We have booking details for a city hotel and a resort hotel, such as when the booking was made, length of stay, arrival date, number of guests, available parking spaces and other parameters.

First, we will focus on Exploratory Data Analysis and then move on to the prediction approach.

Loading the data:

Data Preprocessing:

The data can have many irrelevant and missing parts. To handle this part, data cleaning is done. It involves handling of missing data, noisy data etc.

In the given dataset there are many null values which are found by the method isnull(). We then performed certain data preprocessing steps(such as ignoring the column, replacing null with 0) to avoid those null values.

Exploratory Data Analysis:

After cleaning the data, I performed exploratory data analysis as it is a critical process of performing initial investigations on data so as to discover patterns, to spot anomalies, to test hypothesis and to check assumptions with the help of summary statistics and graphical representations.

Below are few bar graphs that gives us the information about:

The total number of guests per month. Here we can see in the months of May, July and August more number of guests arrive.

Bar graph showing number of guests arrived vs guests who cancelled their reservation.

Bar graph showing the data of cancelled reservations and their refund status. As we can see most of the cancellations are non refundable.

Split the dataset:

To train any machine learning model irrespective what type of dataset is being used you have to split the dataset into training data and testing data. Here the data is split using the ‘train_test_split’ library from sklearn into 70% training and 30 % testing data.

Feature scaling:

The reason I'm performing feature scaling is, the algorithm just sees number — if there is a vast difference in the range say few ranging in thousands and few ranging in the tens, and it makes the underlying assumption that higher ranging numbers have superiority of some sort. So these more significant number starts playing a more decisive role while training the model.

Scaling can make a difference between a weak machine learning model and a better one.

Training and testing the model using :

In this step we train the data on various machine learning models individually and then predict() function is used to predict the values for the test set and the values are stored into a variable.

1. Logistic Regression:

This is an inference and classification model used to assign observations to a binary set of classes by returning a probability value.

Accuracy achieved - 81.48%

2. Decision Tree Classifier:

The decision tree acquires knowledge in the form of a tree, which can also be rewritten as a set of discrete rules to make it easier to understand. The main advantage of the decision tree classifier is its ability to using different feature subsets and decision rules at different stages of classification.

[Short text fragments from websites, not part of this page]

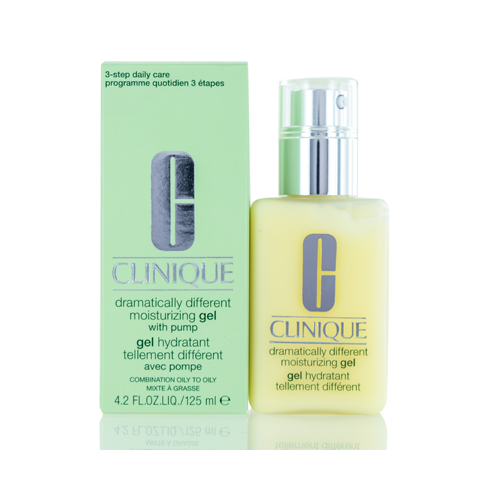 CLINIQUE/DRAMATICALLY DIFFERENT MOISTURIZING GEL 4.2 OZ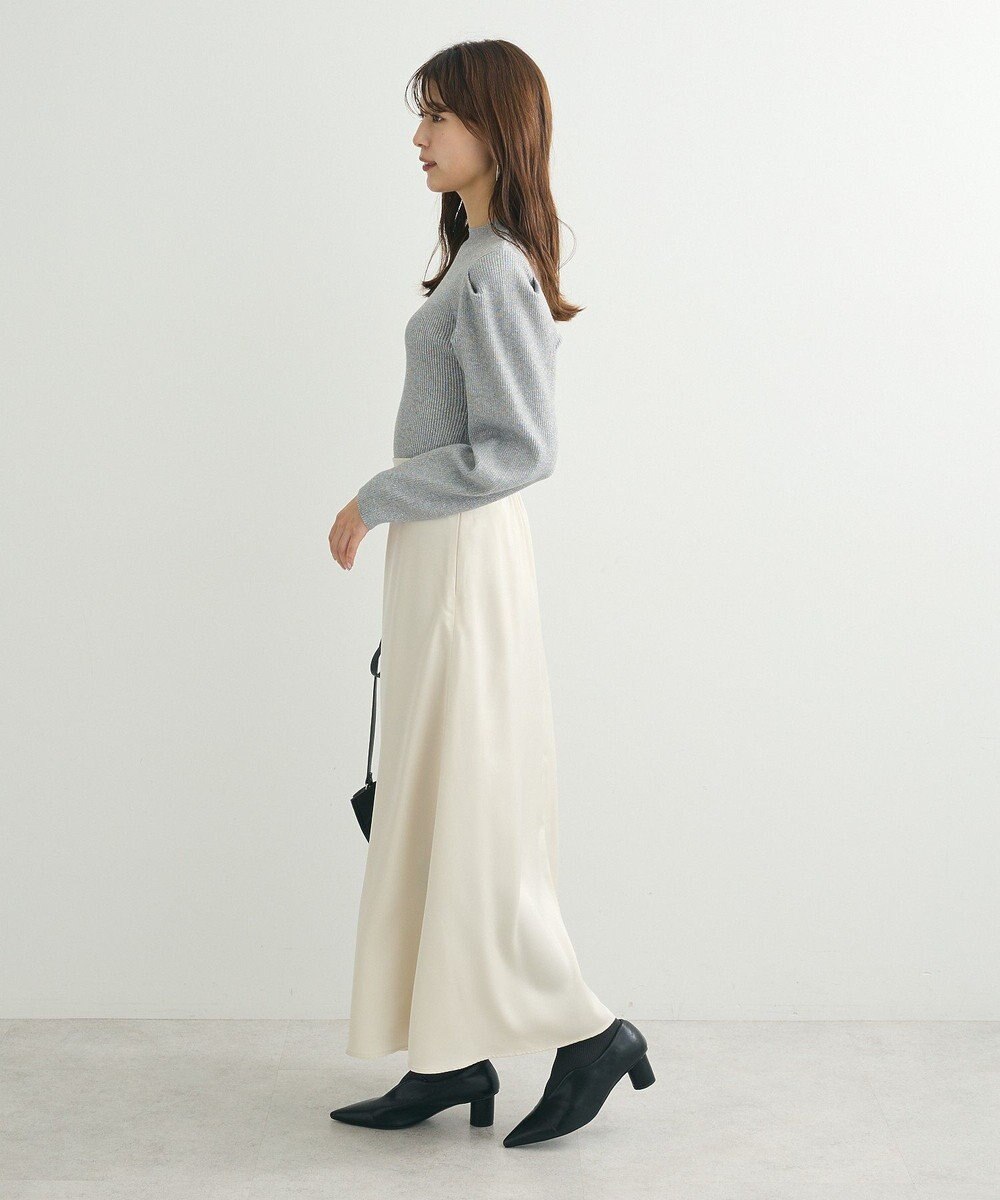 Green Parks ・ｓｗｉｎｇ　ｂｙ　ラメニットパワーショルダー 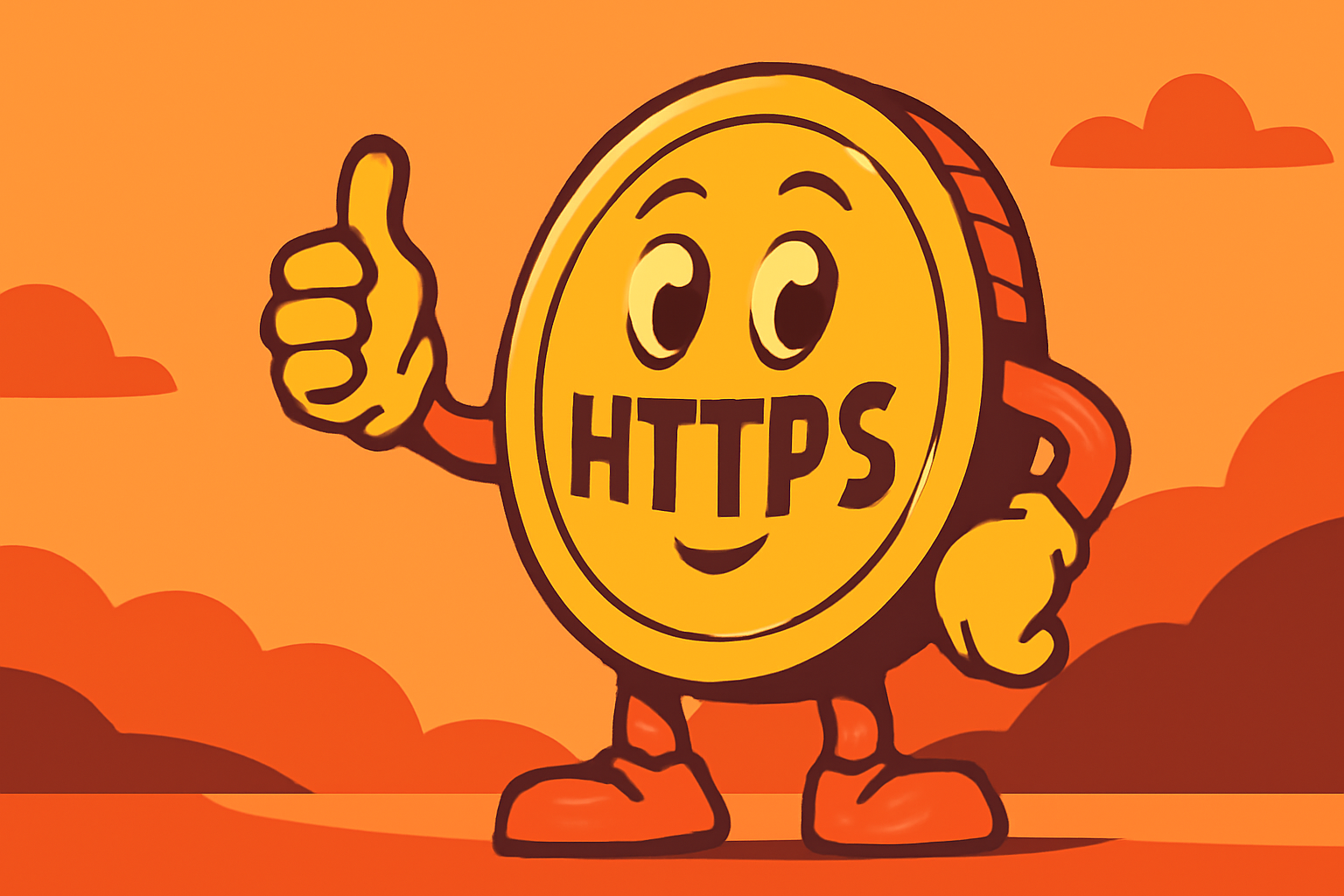 HTTPS artwork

Accuracy achieved - 93.37%

3. Random Forest Classifier:

The algorithm randomly selects observations (bootstrap samples) and a subset of the features from the train data and constructs a decision tree for every sample. From each decision tree, it will get the prediction results and based on the majority votes of predictions, it averages the results to predict the final output. Since random forests are very flexible, we expect to get a high accuracy.

Accuracy achieved - 93.86%

4. KNeighbours Classifier:

A k-nearest-neighbor algorithm, often abbreviated k-nn, is an approach to data classification that estimates how likely a data point is to be a member of one group or the other depending on what group the data points nearest to it are in.

The k-nearest-neighbor is an example of a "lazy learner" algorithm, meaning that it does not build a model using the training set until a query of the data set is performed.

Accuracy achieved - 86%

5. AdaBoost Classifier:

AdaBoost algorithm, short for Adaptive Boosting, is a Boosting technique used as an Ensemble Method in Machine Learning. It is called Adaptive Boosting as the weights are re-assigned to each instance, with higher weights assigned to incorrectly classified instances. Boosting is used to reduce bias as well as variance for supervised learning.

Accuracy achieved - 82.06%

Comparing the models:

Based on the scores above a bar plot is drawn to compare the accuracy of the all the models.

From the graph it is evident that "Random Forest Classifer" predicted with higher accuracy compared to other models.

My Contributions:

Treating the missing values in the data with the least significant column to be dropped and filling the other null values with either mean or most common value.

Had done exploratory data analysis on the dataset and drawn insights and visualised them using libraries.

Had trained the data on 5 different models and compared those results to find out the best model for our data.